Гарсиа торжествует. Он охвачен любовью — или плотским влечением — и не к Мэри Фишер. Предмет его любви, или похоти, одна из деревенских девчонок, забеременела, и он привел ее в Высокую Башню и поселил там. Кто-то — не исключено, что это избранница Гарсиа, — перетаскал у Мэри Фишер все драгоценности. Все ее прелестные вещицы, преподнесенные ей в память о нежной страсти, очаровательные памятки искусства сексуальной дискриминации добоббовского периода, исчезли без следа. Девица эта, по имени Джоан, с наглым видом расхаживает по Высокой Башне, выставив вперед день ото дня растущий живот, хихикает по углам с Николой, а Мэри Фишер начинает страдать от собственной неполноценности — будто сама она вовсе и не женщина, раз у нее никогда не было ребенка, а теперь уж, понимает она, и не будет.

Было время, когда Мэри Фишер считала свою бездетность благом, избавившим ее от деградации, заурядности, бессмысленности материнства; теперь она так не считает. Теперь ей нужно хоть что-то — все равно что.

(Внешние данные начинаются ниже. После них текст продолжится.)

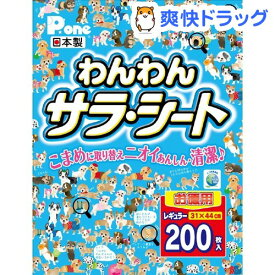 P・ワン わんわんサラ・シート レギュラー(200枚入)【P・ワン(P・one)】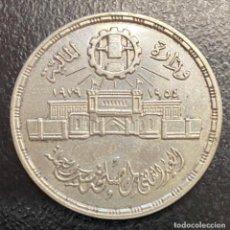Monnaies anciennes d'Afrique: EGIPTO, MONEDA DE PLATA DE 1 LIBRA, DEL AÑO 1979. Lote 218459712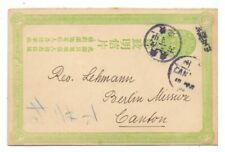 CHINA 1908 1c POSTAL CARD - USED CANTON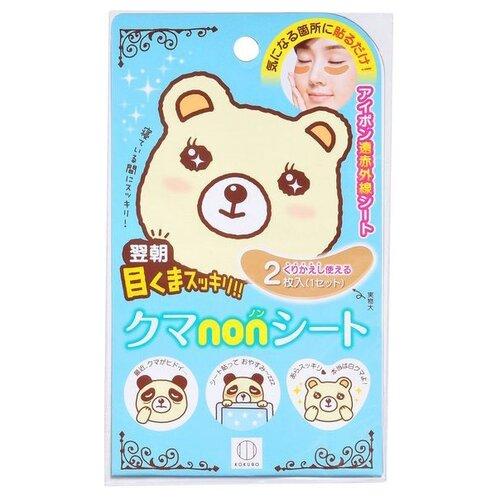 Kokubo Подушечки для ухода за кожей вокруг глаз (2 шт.)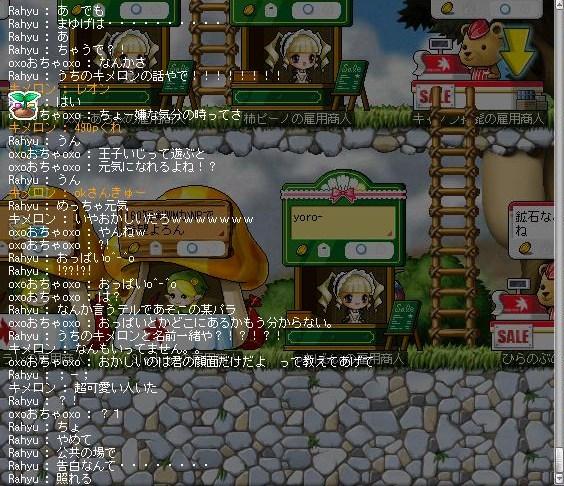 Maple111025_181137.jpg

Ее душа и тело рвутся к Боббо. Она может писать ему одно письмо в месяц, и он ей столько же. Она пишет о любви, пуская в ход все свое профессиональное мастерство, а он пишет ей в ответ какие-то странные, вымученные письма о погоде да о тюремной кормежке, да еще беспокоится о собаке Гарнесе, кошке Мерси, и о детях — все ли у них есть?

Мэри Фишер пытается переложить заботы об Энди и Николе на родителей Боббо, но Энгус и Бренда не могут взять детей на себя — и не хотят. У них ведь нет даже своего дома, объясняют они; всю жизнь кочуют из гостиницы в гостиницу. Животные и дети в такую жизнь совершенно не вписываются. Один раз попробовали — с Боббо — и зареклись: сами видите, что из него вышло! Кроме того, считая Мэри Фишер виновной в жизненном крахе Боббо, они совсем не горят желанием протягивать ей руку помощи.

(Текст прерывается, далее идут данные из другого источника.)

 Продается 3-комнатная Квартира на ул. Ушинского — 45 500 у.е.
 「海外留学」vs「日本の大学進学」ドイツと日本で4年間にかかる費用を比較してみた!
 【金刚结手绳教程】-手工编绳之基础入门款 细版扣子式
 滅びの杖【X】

Но тем не менее они иногда наведываются, а Мэри Фишер и такой компании рада. Подумать только, до чего она докатилась!

— Для детей здесь просто рай! — говорит Бренда. На сей раз она одета во что-то розовато-лиловатое вперемежку с зеленым, во что-то даже не шелковое, как обычно, а совсем невесомое, газовое, словно желая показать всем, какая она непрактичная, какая ненадежная в житейском плане. — Такое раздолье! Грех допускать, чтобы столько места пропадало зря. И потом, детям тут так нравится! Они очень даже недурно выглядят при всем при том.

При том, хочет она сказать, что на них свалилось столько бед разом — по милости Мэри Фишер. Бренда всякий раз привозит детям жвачку, которую можно раздуть в пузырь, и она лопается, розовыми ошметками прилипая к носам, щекам и волосам, а изжеванная, потерявшая эластичность, оказывается прилепленной к нижнему краю столов и стульев, где на нее и натыкаются ни о чем не подозревающие гости.

— Бедные крошки, — вздыхает Бренда, задирая голову, чтобы посмотреть на своих внучат, ростом под потолок. Они берут у нее жвачку — отчасти, чтобы не обижать ее, отчасти пользуясь случаем позлить Мэри Фишер, и отчасти потому, что, хотя сами они без пяти минут взрослые, им очень хочется подольше оставаться детьми. Они еще помнят райское время, золотые деньки в доме 19 по Совиному проезду. И оттого они мрачнеют и замыкаются в себе. В школе оба едва успевают.

Никола надувает пузырь, и он лопается прямо над ухом одного из доберманов, и зверюга хватает ее за нос, и ей накладывают шестнадцать швов — пришивают оторванные куски, прячут внутрь поцарапанную кость. Никола плачет и зовет пропавшую мать — в первый и последний раз.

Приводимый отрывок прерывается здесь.